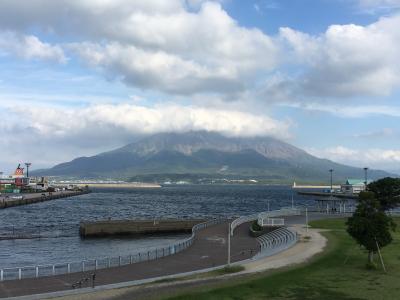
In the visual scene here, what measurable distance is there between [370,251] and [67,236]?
53.7m

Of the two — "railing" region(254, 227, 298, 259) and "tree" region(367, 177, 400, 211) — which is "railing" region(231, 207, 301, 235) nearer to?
"railing" region(254, 227, 298, 259)

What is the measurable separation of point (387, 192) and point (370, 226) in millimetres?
59828

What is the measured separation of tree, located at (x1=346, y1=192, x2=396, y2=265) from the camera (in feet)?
126

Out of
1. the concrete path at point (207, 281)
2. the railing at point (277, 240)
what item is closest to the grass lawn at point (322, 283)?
the concrete path at point (207, 281)

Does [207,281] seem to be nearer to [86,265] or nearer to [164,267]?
[164,267]

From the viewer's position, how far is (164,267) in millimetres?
40906

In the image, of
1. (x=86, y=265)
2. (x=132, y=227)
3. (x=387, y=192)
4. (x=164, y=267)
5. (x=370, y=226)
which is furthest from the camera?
(x=387, y=192)

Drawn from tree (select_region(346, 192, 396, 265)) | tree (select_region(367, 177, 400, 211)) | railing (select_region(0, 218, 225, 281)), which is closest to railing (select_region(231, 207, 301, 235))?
tree (select_region(367, 177, 400, 211))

************

- Directive
Collect every line from the entries above that contains the word "tree". Case counts.

- Final result
Of the two — "railing" region(254, 227, 298, 259) and "tree" region(367, 177, 400, 211) — which is "railing" region(231, 207, 301, 235) nearer to?
What is the measured separation of tree, located at (x1=346, y1=192, x2=396, y2=265) from the camera (in feet)?
Drawn from tree (select_region(346, 192, 396, 265)) | tree (select_region(367, 177, 400, 211)) | railing (select_region(0, 218, 225, 281)), which is closest to railing (select_region(231, 207, 301, 235))?
tree (select_region(367, 177, 400, 211))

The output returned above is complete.